Gold price spread betting chartThe November low is my wave 5, which is a final wave. The rally to $1,300 that follows is in a clear A-B-C pattern.

This is always a corrective pattern, and indicates that the next move will be down.

The rally to $1,300 also hit the Fibonacci 78% level of wave 5 – and was one of the factors that made me quit and take my profits.

Does all this mean new lows are now certain? After all, the A-B-C is a clear signal, is it not, that the downtrend has resumed?

Not quite!

Normally, that would be a correct conclusion, but the A-B-C rally to date appears too small compared to the record bearishness at the November low. Also, the A-B-C rally has only lasted three months, which is much shorter than the other major waves.

I think the odds are good that we could see a resumption of the rally above $1,300.
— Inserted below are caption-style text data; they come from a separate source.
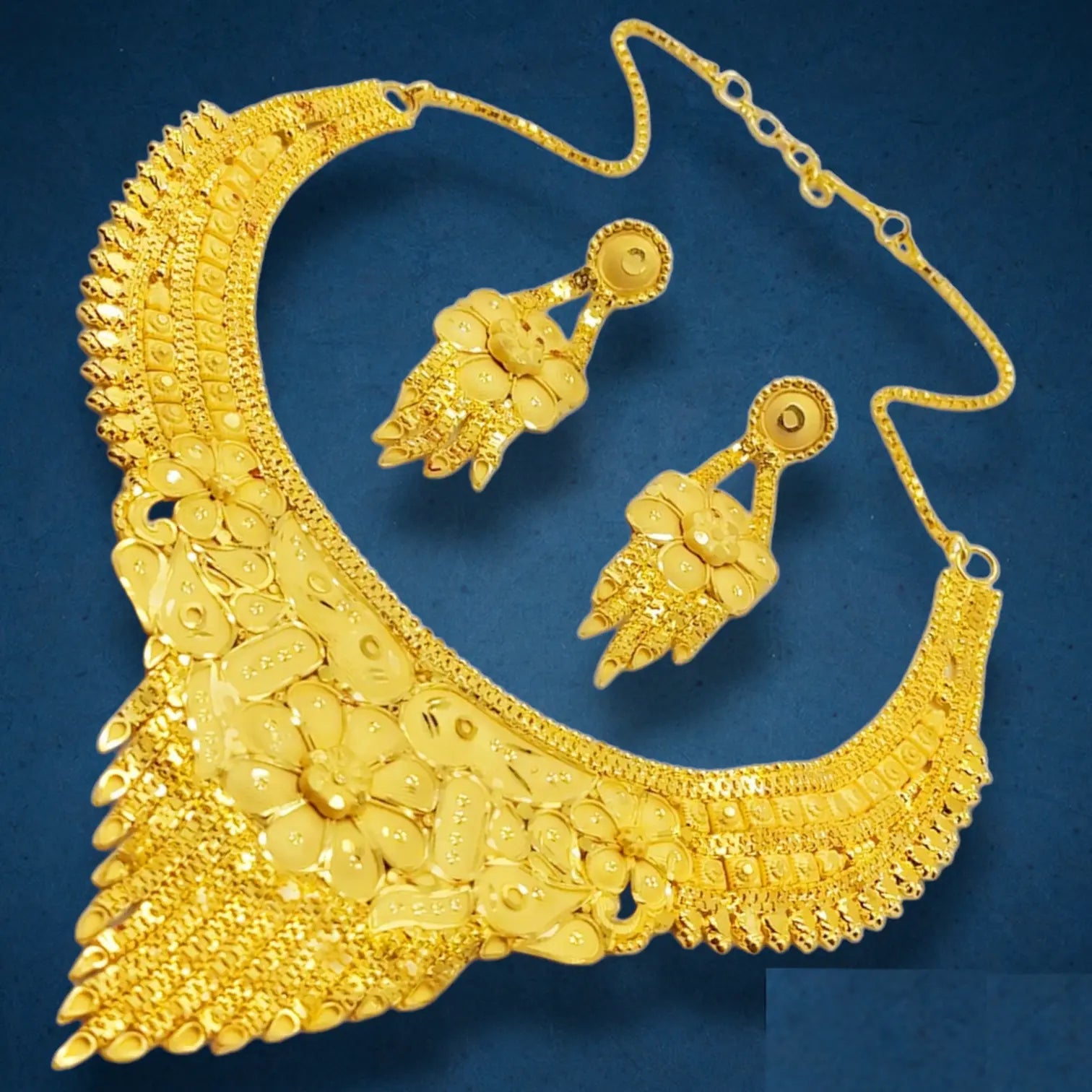 Bridal Necklace Set with Intricate Design jewelry set Attractive Sister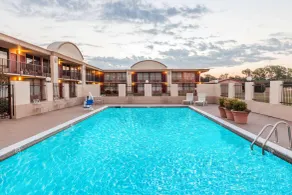 Days Inn by Wyndham Hillsboro TX - Pool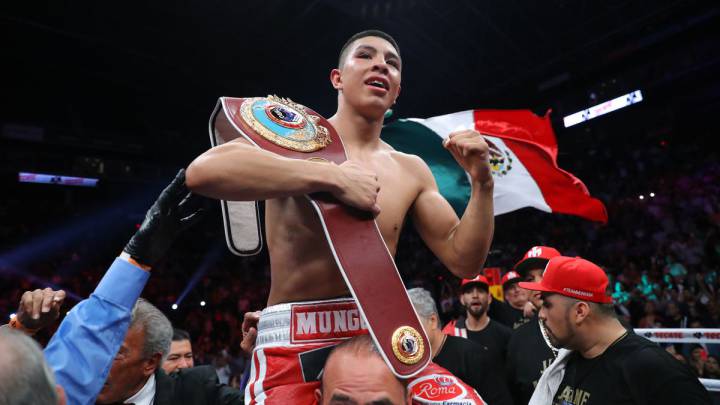 Jaime Munguía en pelea de box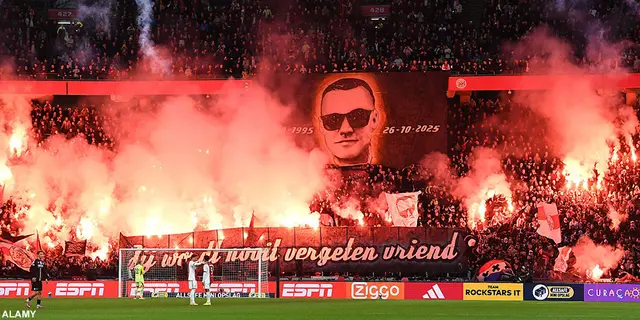 Ajax 1 - 1 Heerenveen: Mäktig hyllning, mindre mäktig match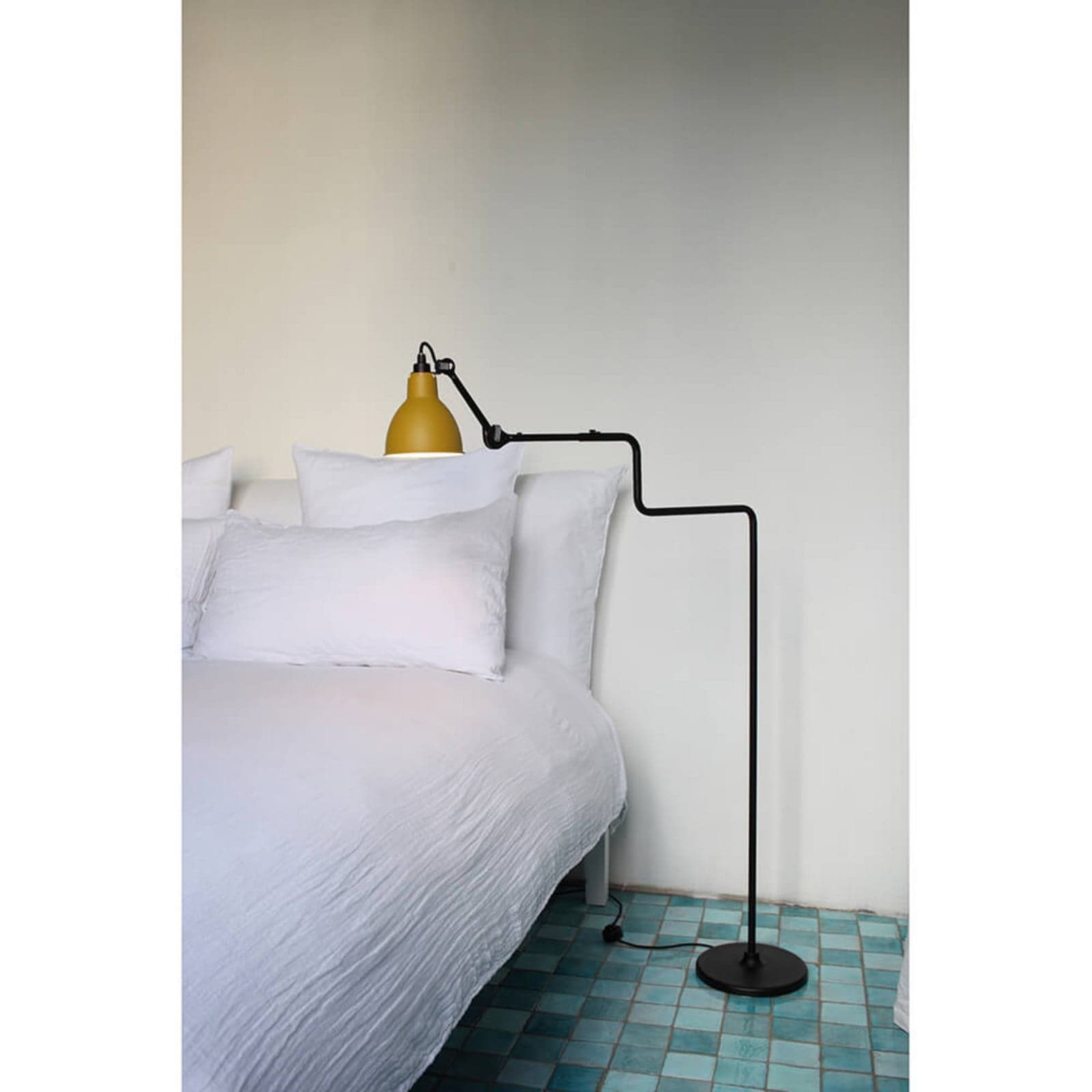 Lampe Gras 411 gulvlampe, gul – DCW - Stue - Metall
How will that work out? Here is a possible outcome:

Gold price spread betting chartThis is the four-hour chart. It shows that wave C at $1,300 could be the start of a new sequence. It could be the beginning of an A-B-C rise, or declining in a large wave 2 (or a larger B wave).

Either scenario implies the market could find a bottom and then rally above $1,300 in either a large wave 3 or large C wave.

That’s one possibility. Let’s zoom in on the smaller scale one-hour chart:

Gold price spread betting chartThe market is currently testing chart support from the December high and the congestion zone in January (support is the price level at which demand is thought to be strong enough to prevent price declining further).

The market hasn’t broken my lower tramline so far.

In addition, the market is at the important Fibonacci 50% level.

That level’s important because there are accurate bounces off the 23% and 38% levels on the way down. When you see that, you can rely on the lower 50% and 62% levels as providing support.

It’s looking more and more likely that the market is about to stage a bounce If that happens, the upper tramline comes into play as the next line of resistance.

Of course, breaking up through it would indicate the rally was back on – and a rise towards the $1300 level would then become much more probable.

Will gold bugs be smiling again soon? We’ll see.